Annette Luckner, Sprecherin der Bayerischen Regionalbahn (BRB), ist verblüfft: „Wir können uns diesen Vorfall, so wie er von der Mutter geschildert wurde, nicht erklären. Unsere internen Nachforschungen haben ergeben, dass kein Kundenbetreuer und keine Kundenbetreuerin der BRB auf der genannten Strecke zu dieser Zeit im Zug war. Sogenannte „Security“ haben wir nicht im Einsatz.“ Kundenbetreuerinnen der Bahn würden Kinder nicht des Zuges verweisen – es sei denn, dieselben Kinder würden immer wieder ohne Maske angetroffen. „Unsere Kundenbetreuer*innen wissen selbstverständlich, dass eine medizinische Maske bei Kindern ausreicht und diese (bisher zumindest) keine FFP2-Maske tragen müssen.“ Das ist in öffentlichen Verkehrsmitteln erst ab 16 Jahren vorgeschrieben.

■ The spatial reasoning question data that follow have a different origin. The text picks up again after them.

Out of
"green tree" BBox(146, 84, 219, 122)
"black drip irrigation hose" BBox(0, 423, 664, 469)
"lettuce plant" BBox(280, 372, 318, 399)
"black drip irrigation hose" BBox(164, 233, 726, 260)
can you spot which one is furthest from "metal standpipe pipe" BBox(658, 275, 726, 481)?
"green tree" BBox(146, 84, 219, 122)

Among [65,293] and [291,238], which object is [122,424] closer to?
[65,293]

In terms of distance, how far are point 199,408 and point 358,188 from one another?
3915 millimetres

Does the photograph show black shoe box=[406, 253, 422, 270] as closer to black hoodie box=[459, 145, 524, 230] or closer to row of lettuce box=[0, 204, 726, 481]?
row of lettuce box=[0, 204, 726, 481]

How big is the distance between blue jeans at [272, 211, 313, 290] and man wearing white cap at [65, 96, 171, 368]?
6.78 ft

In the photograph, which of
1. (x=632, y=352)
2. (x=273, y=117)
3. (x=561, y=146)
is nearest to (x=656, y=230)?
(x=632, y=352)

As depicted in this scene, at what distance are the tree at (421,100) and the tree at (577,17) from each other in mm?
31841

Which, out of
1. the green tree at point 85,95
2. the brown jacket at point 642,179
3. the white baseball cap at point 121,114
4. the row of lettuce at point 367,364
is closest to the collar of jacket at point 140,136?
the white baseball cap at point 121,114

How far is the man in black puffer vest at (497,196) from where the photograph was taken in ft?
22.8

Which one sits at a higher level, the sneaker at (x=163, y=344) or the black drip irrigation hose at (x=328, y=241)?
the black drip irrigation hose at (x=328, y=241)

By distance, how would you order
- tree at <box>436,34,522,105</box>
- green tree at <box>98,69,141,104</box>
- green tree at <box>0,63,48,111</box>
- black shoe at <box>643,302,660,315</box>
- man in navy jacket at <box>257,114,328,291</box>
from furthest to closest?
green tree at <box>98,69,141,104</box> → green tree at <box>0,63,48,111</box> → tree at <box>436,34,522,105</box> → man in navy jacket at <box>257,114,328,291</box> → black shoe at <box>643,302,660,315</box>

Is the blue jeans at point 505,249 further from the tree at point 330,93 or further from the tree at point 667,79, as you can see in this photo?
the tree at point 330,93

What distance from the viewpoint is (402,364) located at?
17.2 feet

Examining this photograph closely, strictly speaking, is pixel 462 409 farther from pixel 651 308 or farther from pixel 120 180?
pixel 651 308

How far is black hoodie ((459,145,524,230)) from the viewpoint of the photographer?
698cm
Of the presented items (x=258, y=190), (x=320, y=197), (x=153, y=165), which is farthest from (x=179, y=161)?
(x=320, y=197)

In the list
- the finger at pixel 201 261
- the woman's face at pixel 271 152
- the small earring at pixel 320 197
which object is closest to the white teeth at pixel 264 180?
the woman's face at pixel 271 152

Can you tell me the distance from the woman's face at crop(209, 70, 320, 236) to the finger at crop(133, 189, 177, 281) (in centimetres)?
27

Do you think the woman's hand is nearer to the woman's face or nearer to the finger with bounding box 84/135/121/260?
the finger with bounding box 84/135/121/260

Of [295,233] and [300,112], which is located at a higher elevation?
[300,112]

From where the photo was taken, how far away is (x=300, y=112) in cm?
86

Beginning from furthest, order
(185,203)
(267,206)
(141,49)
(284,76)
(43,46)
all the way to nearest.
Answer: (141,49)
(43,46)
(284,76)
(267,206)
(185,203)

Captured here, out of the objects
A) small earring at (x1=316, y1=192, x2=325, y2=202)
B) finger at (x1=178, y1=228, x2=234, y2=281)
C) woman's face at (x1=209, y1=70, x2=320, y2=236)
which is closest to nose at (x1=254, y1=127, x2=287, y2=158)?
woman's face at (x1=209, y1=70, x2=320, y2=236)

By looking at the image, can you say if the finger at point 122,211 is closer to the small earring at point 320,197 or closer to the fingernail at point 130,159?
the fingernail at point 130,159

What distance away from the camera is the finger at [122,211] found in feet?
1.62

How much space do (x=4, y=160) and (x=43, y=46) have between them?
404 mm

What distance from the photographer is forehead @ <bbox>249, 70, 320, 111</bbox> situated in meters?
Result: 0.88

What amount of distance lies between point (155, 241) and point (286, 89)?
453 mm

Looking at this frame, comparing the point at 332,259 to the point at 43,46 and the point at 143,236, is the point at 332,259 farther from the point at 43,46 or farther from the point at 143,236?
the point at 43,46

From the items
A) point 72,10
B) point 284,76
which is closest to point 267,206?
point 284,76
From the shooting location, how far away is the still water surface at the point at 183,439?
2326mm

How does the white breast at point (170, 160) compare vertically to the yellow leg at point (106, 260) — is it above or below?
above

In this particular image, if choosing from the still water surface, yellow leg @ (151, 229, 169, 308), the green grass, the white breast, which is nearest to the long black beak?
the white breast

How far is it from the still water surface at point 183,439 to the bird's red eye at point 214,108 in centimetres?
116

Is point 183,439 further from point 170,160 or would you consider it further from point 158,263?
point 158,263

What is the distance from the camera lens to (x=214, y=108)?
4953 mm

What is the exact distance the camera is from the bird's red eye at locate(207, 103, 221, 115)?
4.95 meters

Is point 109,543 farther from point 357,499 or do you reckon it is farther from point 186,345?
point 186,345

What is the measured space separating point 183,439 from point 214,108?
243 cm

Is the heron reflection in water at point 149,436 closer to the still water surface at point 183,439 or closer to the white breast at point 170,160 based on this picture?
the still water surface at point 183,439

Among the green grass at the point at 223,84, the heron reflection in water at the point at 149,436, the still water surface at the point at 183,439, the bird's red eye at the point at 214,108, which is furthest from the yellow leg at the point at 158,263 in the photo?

Wer waren die Uniformierten?

Die Bahn halte sich an alle offiziellen Vorgaben. Annette Luckner weiter: „Im Übrigen haben unsere Mitarbeiter für den Fall, dass jemand seine FFP2-Maske vergessen hat, solche Masken dabei und geben sie im Einzelfall dem Fahrgast kostenlos.“

Wenn es keine Bahn-Securitys waren, wer waren die beiden Uniformierten dann? Für die Bahn ist die Bundespolizei zuständig. Deren Rosenheimer Sprecher Rainer Scharf taucht auf Anfrage der Redaktion hin erstmal in sämtliche Unterlagen ab. Und meldet sich mit der Erkenntnis: kein Einsatz an oder in dem Zug, keine Maßnahme, kein Eintrag ins Tagesbuch vom vergangenen Dienstag. „Bei uns gibt es nichts, was auf den Vorfall mit den Buben hinweist.“ Außerdem hätten seine Kollegen „so viel Verstand, Kinder nicht dort aus einem Zug zu werfen, wo sie nicht hingehören“, so Scharf. Ob der Rückmeldungen von Regionalbahn und Bundespolizei ist nun wiederum Christine Gressierer verblüfft. Die Buben hätten sich das sicher nicht einfach ausgedacht und wären aus Gaudi in Flintsbach ausgestiegen. „Das sind richtig nette Buben, die machen das nicht.“ Dann hätten sie auch nicht sofort bei ihr angerufen. Spannend finde sie es schon, dass sich jemand als Security-Mitarbeiter ausgibt und Kinder aus dem Zug wirft. Das findet Bundespolizist Rainer Scharf auch.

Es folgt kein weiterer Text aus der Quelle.